> What the task requires: Report every line in the items below that contains the string "this", copying each such line in full.

----- Input rows

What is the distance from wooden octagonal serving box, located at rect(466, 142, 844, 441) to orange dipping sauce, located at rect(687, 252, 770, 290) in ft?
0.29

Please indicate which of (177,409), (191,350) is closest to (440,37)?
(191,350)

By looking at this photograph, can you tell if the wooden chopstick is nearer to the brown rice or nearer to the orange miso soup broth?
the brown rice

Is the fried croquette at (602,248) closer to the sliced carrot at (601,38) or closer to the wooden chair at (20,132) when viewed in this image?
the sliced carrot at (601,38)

----------
----- Input rows

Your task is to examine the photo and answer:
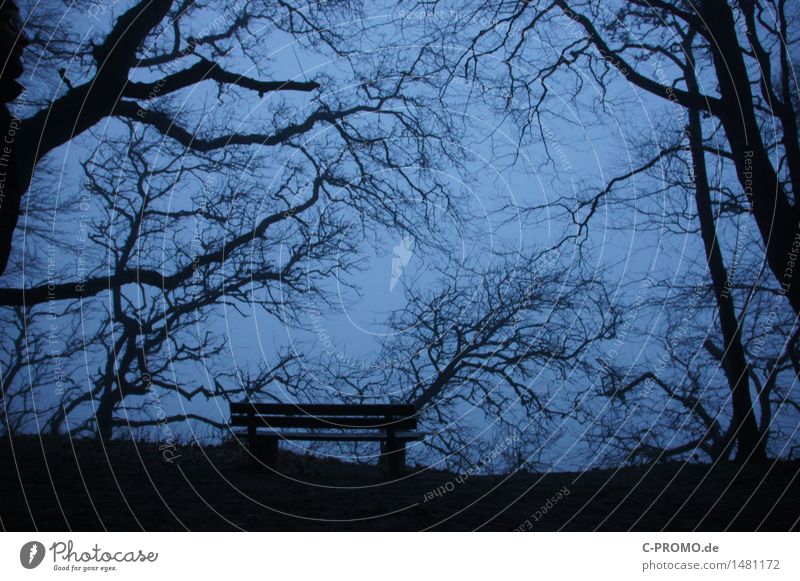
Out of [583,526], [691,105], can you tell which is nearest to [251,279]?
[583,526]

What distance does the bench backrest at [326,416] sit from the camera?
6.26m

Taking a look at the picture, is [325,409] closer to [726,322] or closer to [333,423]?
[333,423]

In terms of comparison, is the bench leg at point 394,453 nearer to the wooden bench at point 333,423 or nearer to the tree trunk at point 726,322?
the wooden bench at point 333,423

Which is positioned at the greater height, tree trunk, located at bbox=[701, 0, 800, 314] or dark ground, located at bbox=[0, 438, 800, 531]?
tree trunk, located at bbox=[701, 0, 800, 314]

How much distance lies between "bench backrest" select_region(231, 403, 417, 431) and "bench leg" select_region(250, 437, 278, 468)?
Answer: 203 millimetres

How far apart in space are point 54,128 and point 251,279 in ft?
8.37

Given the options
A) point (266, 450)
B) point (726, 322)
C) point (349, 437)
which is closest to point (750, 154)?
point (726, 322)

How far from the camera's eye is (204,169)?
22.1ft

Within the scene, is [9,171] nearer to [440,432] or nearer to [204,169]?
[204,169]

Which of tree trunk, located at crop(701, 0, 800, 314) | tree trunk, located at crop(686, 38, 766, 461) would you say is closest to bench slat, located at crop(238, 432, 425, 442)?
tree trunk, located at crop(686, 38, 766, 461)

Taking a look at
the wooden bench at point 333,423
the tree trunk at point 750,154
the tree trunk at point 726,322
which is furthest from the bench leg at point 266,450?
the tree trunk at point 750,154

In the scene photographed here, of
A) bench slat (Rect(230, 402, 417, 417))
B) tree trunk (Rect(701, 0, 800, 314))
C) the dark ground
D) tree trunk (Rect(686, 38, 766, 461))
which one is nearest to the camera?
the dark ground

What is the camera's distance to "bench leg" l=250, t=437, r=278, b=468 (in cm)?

----------

> Solution:
By looking at this photograph, can you tell if the wooden chopstick is nearer to the brown rice or nearer to the orange miso soup broth?
Is the fried croquette at (602,248) closer to the sliced carrot at (601,38) or closer to the wooden chair at (20,132) when viewed in this image?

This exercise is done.